___ Voci fornite ___
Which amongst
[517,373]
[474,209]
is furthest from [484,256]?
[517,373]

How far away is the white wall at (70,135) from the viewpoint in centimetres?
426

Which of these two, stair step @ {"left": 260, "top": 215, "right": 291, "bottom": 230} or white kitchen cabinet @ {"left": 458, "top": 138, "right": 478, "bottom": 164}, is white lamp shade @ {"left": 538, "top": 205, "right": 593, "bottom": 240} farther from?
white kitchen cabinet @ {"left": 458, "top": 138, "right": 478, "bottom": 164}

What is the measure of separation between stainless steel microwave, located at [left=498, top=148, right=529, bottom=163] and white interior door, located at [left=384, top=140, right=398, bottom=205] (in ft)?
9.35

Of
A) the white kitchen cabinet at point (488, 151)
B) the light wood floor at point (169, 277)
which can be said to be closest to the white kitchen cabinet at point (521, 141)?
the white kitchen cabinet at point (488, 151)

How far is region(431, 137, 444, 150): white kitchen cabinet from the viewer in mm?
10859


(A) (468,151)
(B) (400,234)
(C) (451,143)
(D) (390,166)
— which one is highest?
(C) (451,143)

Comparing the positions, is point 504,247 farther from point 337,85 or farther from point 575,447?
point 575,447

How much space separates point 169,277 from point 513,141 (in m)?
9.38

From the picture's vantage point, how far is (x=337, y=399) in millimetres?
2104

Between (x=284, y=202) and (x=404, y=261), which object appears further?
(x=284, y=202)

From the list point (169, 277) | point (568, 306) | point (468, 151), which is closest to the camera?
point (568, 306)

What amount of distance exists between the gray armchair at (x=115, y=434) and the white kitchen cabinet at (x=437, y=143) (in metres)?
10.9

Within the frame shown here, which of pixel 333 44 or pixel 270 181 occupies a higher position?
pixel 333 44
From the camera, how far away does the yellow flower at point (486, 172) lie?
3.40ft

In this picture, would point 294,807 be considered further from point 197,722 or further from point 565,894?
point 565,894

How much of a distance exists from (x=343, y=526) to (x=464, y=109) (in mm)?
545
___
**Cosa fare**: Ricopia tali e quali le righe delle voci qui sopra, partendo da quella che contiene "Comparing the positions, is" e proseguendo fino all'ultima riga, incluse entrambe.

**Risposta attesa**:
Comparing the positions, is point 504,247 farther from point 337,85 or farther from point 575,447?
point 575,447

How much space separates point 169,277 from point 513,141 (in m)?
9.38

From the picture's vantage point, how far is (x=337, y=399) in millimetres?
2104

Between (x=284, y=202) and (x=404, y=261), which object appears further?
(x=284, y=202)

From the list point (169, 277) | point (568, 306) | point (468, 151), which is closest to the camera?
point (568, 306)

What amount of distance exists between the gray armchair at (x=115, y=434) and the white kitchen cabinet at (x=437, y=143) (in metres)?
10.9

Within the frame shown here, which of pixel 333 44 or pixel 270 181 occupies a higher position?
pixel 333 44
From the camera, how far away does the yellow flower at point (486, 172) lie?
3.40ft

In this picture, would point 294,807 be considered further from point 197,722 or further from point 565,894?
point 565,894

How much of a distance exists from (x=343, y=526) to (x=464, y=109) (in mm)?
545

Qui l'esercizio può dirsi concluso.